For the sake of the Buddha Dharma and all living beings, he converted one hundred thousand non-Buddhists, among them the master Aśvaghoṣa, to Buddhism. To ensure the preservation of the essential tenets of Nāgārjuna’s doctrine, he founded extensive centers of the vehicle’s teachings in various regions across East and West India.

He indeed founded twenty-four monasteries around Nagarjuna Konda, where he mentored numerous disciples and significantly expanded the dissemination of Buddhist teachings rooted in the Sanskrit tradition.

When he was aged, one day he was doing meditation under a tree, few Non-Buddhist had long time resentment that the master had defeated many non-Buddhist masters, they waited and took an opportunity to come him alone under the tree, said that you defeated our masters by your flexible tongue. we will rip off your stomach, Let’s see who is victorious.They stabbed him.

Master Aryadeve patiently waited for a moment, feeling a profound sense of compassion for the man who had just stabbed him. Understanding that the essence of their disagreement lay in philosophical debate rather than violence, he calmly addressed the assailant. “Our dispute is rooted in matters of philosophical interpretation, not in the use of force,” he explained. “Even if you destroy my body, you cannot extinguish the teachings of the Buddha. Your actions stem from ignorance, leading to inappropriate conduct.” Despite the pain inflicted upon him, Nagarjuna harbored no anger towards his attacker. Instead, he warned the man to flee quickly before his disciples arrived. “My followers are approaching, and while many strive to cultivate patience, some may not possess such restraint. If they witness your attack, they may seek revenge. It is in your best interest to leave swiftly,” he advised with unwavering composure.
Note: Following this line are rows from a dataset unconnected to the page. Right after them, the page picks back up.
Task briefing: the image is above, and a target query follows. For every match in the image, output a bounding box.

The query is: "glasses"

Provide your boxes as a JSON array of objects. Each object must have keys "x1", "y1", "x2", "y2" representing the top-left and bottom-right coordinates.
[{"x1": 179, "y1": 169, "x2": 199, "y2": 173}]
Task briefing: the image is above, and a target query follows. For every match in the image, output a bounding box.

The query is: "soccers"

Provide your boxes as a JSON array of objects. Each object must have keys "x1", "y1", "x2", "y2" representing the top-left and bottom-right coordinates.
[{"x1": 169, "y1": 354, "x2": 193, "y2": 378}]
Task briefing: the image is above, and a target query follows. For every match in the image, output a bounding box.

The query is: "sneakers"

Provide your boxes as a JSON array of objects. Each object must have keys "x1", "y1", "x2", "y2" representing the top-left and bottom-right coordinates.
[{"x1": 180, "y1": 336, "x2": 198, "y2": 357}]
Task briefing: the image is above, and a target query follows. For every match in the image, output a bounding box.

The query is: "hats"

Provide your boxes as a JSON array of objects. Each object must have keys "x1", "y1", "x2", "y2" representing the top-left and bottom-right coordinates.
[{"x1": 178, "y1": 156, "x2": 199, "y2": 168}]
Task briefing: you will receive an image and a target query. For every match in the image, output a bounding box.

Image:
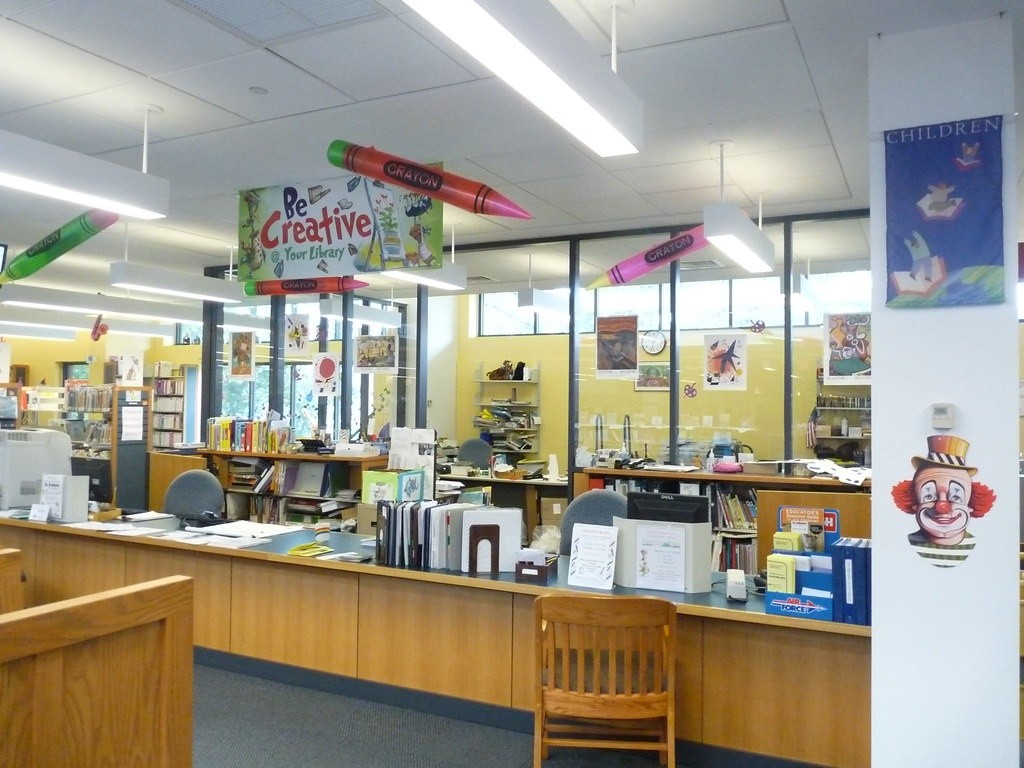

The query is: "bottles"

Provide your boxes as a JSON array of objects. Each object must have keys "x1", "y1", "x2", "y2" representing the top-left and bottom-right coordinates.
[
  {"x1": 706, "y1": 449, "x2": 715, "y2": 471},
  {"x1": 864, "y1": 446, "x2": 871, "y2": 467},
  {"x1": 841, "y1": 418, "x2": 848, "y2": 436}
]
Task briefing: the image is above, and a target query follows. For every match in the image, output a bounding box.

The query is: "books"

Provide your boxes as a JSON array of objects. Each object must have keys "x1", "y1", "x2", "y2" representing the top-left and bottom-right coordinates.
[
  {"x1": 706, "y1": 483, "x2": 760, "y2": 575},
  {"x1": 151, "y1": 362, "x2": 186, "y2": 449},
  {"x1": 249, "y1": 497, "x2": 281, "y2": 521},
  {"x1": 376, "y1": 499, "x2": 524, "y2": 574},
  {"x1": 206, "y1": 409, "x2": 297, "y2": 454},
  {"x1": 64, "y1": 385, "x2": 117, "y2": 446}
]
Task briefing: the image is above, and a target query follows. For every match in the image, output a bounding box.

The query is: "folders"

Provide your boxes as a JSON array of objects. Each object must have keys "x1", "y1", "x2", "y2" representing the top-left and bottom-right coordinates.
[{"x1": 831, "y1": 537, "x2": 872, "y2": 627}]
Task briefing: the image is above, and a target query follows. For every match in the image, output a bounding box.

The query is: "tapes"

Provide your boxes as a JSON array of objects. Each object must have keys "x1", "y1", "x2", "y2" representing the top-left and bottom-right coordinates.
[{"x1": 90, "y1": 508, "x2": 122, "y2": 522}]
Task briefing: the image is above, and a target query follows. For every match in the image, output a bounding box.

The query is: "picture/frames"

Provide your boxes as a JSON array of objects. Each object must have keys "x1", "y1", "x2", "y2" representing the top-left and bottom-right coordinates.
[{"x1": 635, "y1": 360, "x2": 671, "y2": 391}]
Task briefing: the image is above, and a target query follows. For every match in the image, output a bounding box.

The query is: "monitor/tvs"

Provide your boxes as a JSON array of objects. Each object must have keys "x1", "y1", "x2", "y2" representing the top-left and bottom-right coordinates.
[
  {"x1": 627, "y1": 492, "x2": 708, "y2": 523},
  {"x1": 71, "y1": 457, "x2": 113, "y2": 503}
]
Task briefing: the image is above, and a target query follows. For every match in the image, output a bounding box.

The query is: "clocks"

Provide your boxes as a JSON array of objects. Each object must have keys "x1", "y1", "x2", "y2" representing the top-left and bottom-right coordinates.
[{"x1": 642, "y1": 330, "x2": 665, "y2": 355}]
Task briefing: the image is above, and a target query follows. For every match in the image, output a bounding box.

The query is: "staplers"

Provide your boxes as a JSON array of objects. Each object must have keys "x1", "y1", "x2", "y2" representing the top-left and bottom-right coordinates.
[
  {"x1": 318, "y1": 448, "x2": 334, "y2": 454},
  {"x1": 532, "y1": 468, "x2": 543, "y2": 478},
  {"x1": 628, "y1": 460, "x2": 645, "y2": 469}
]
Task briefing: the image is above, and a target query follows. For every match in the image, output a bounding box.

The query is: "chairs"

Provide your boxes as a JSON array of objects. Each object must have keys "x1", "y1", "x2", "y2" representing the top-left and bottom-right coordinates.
[
  {"x1": 532, "y1": 592, "x2": 677, "y2": 768},
  {"x1": 458, "y1": 438, "x2": 493, "y2": 471},
  {"x1": 122, "y1": 469, "x2": 225, "y2": 528},
  {"x1": 560, "y1": 488, "x2": 628, "y2": 555}
]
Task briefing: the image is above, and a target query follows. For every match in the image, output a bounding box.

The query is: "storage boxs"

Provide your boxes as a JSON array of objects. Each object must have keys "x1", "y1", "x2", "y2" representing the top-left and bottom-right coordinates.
[
  {"x1": 541, "y1": 496, "x2": 568, "y2": 530},
  {"x1": 361, "y1": 466, "x2": 424, "y2": 503},
  {"x1": 678, "y1": 481, "x2": 700, "y2": 496},
  {"x1": 792, "y1": 463, "x2": 816, "y2": 478},
  {"x1": 741, "y1": 461, "x2": 779, "y2": 475},
  {"x1": 589, "y1": 478, "x2": 604, "y2": 491},
  {"x1": 357, "y1": 503, "x2": 377, "y2": 535}
]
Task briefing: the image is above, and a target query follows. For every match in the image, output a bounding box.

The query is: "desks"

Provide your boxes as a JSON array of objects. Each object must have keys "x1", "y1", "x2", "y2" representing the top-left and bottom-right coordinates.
[
  {"x1": 0, "y1": 507, "x2": 871, "y2": 767},
  {"x1": 196, "y1": 448, "x2": 387, "y2": 534}
]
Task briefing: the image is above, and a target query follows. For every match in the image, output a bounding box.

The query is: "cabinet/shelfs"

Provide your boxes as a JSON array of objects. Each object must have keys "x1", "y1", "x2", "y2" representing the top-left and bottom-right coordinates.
[
  {"x1": 144, "y1": 362, "x2": 198, "y2": 449},
  {"x1": 584, "y1": 466, "x2": 872, "y2": 574},
  {"x1": 21, "y1": 384, "x2": 153, "y2": 511},
  {"x1": 474, "y1": 360, "x2": 540, "y2": 455},
  {"x1": 816, "y1": 360, "x2": 872, "y2": 440}
]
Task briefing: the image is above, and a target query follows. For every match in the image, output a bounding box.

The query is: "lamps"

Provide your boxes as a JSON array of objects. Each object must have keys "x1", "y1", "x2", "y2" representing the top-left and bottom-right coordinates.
[
  {"x1": 319, "y1": 278, "x2": 402, "y2": 328},
  {"x1": 0, "y1": 222, "x2": 271, "y2": 343},
  {"x1": 701, "y1": 140, "x2": 776, "y2": 273},
  {"x1": 381, "y1": 225, "x2": 467, "y2": 292},
  {"x1": 0, "y1": 101, "x2": 171, "y2": 220},
  {"x1": 403, "y1": 0, "x2": 644, "y2": 158},
  {"x1": 518, "y1": 251, "x2": 563, "y2": 312}
]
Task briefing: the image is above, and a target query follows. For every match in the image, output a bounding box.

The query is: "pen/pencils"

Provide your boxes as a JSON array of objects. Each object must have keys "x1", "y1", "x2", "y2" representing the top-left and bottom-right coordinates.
[
  {"x1": 244, "y1": 276, "x2": 369, "y2": 295},
  {"x1": 0, "y1": 208, "x2": 119, "y2": 283},
  {"x1": 327, "y1": 139, "x2": 533, "y2": 220},
  {"x1": 645, "y1": 443, "x2": 647, "y2": 458},
  {"x1": 585, "y1": 225, "x2": 709, "y2": 290},
  {"x1": 546, "y1": 555, "x2": 560, "y2": 562}
]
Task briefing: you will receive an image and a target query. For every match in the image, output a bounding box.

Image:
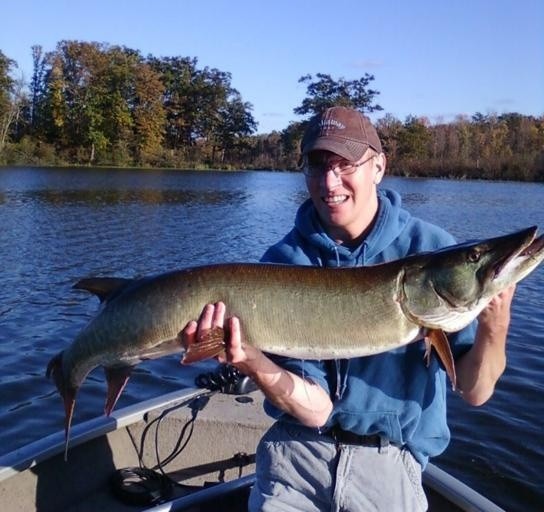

The non-Buddhist, struck by master’s remarkable compassion even in the face of violence, felt a profound sense of admiration for his adversary’s noble character. Overwhelmed by remorse, he confessed his actions to Nagarjuna and swiftly fled the scene.

However, when Aryadeva’s disciples, lacking the practice of patience, arrived and saw their revered master bleeding from the attack, they were consumed by anger. Recognizing the danger of their emotions, Aryadeva, a prominent disciple of Nagarjuna, emphasized the importance of cultivating patience as a fundamental aspect of Dharma practice.

Despite the severity of his injuries, Aryadeva demonstrated his commitment to the teachings by composing the hundred-syllable text of the Middle Way with his own blood. In doing so, he left behind a profound testament to his dedication to the Dharma and the welfare of all living beings. Eventually, he peacefully passed away, leaving behind a legacy of wisdom and compassion that continues to inspire practitioners to this day.